Does today's mainstream rock radio have a gender problem? Momsen, 20, doesn't think she gets treated differently than her male counterparts. "I mean, I get my own bathroom once in a while," she jokes.

But Momsen concedes she models herself after male rock icons. "I grew up wanting to be Robert Plant, Chris Cornell and John Lennon," she says. "All my influences have always been men."

It's not surprising: Rock has been dominated by men for Momsen's entire lifetime. Last April, singer Lzzy Hale topped Mainstream Rock Songs when her band Halestorm's "Freak Like Me" went to No. 1 for two weeks.
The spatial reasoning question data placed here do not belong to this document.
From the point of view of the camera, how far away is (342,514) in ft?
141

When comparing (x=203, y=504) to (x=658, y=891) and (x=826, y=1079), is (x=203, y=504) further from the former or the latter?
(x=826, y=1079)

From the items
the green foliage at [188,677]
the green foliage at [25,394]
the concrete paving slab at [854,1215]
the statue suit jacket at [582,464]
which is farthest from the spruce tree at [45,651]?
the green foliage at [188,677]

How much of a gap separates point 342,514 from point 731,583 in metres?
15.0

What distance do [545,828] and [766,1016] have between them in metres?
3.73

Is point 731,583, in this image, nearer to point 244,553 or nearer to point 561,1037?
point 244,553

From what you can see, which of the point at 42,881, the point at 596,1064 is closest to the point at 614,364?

Before that, one has to go back to 1990, when Alannah Myles' "Black Velvet" ruled for two weeks.

Momsen's manager, David Sonenberg, is much more scathing than her in his assessment of rock in 2014. "It's a very misogynistic world; people think that girls are posing," he says. "I don't want to be misogynistic myself, but maybe it's easier for girls to craft a pop tune than a credible rock tune."

In the 1980s, the Mainstream Rock Songs chart featured 13 female-fronted No. 1s, by Heart, Stevie Nicks and others. However, since the Alternative Songs chart's debut in 1988, the mainstream rock format has become tougher, rougher and much more male. Grunge led alternative in a gritty direction from the mid-'90s to the mid-'00s, but the format has recently shifted to softer sounds with crossover potential (Mumford & Sons, Lorde) -- leaving mainstream rock to focus on hard-rock acts like Avenged Sevenfold and Volbeat.

Mainstream rock station WTZR Johnson City, Tenn., is the biggest supporter of "Heaven Knows," leading all stations with nearly 500 plays through March 17, according to Nielsen BDS. "The format could use more stuff like this -- it's like Queen's 'We Will Rock You' with Joan Jett vocals," says PD Jay Patrix, adding that he hopes female-fronted acts like In This Moment and Butcher Babies will continue the trend.

Nonetheless, Momsen doesn't shy from using her sex appeal to push the song in a male-focused genre. At one point in the "Heaven Knows" video, which she co-directed with Jon J, she strips naked, obscured partly by body paint and strategic lighting. The cover of "Going to Hell" references the racy moment, featuring an image of her nude back, cropped just so.

"Heaven Knows" also has been boosted by Momsen's fans from "Gossip Girl," where she played social-climber Jenny Humphrey, before moving away from the show after forming The Pretty Reckless in 2009. "It helped and hurt at first," she says. "It took a minute to have people see me outside of my character. But there was a fan base already there that I could introduce to the music."

"Going to Hell" may sell between 25,000 and 30,000 copies in the week ending March 23, according to industry forecasters, a big jump from The Pretty Reckless' 2011 debut, "Light Me Up," which arrived with 9,000 sold. Momsen and her bandmates -- all men, by the way -- are pushing the album by opening for Fall Out Boy in Europe, followed by a U.S. club headlining tour through May. In the meantime, Momsen is hoping her musical talents will dispel any questions about sexism in rock: "I don't really think about it as gender-separate -- if you can write a good song, you can write a good song."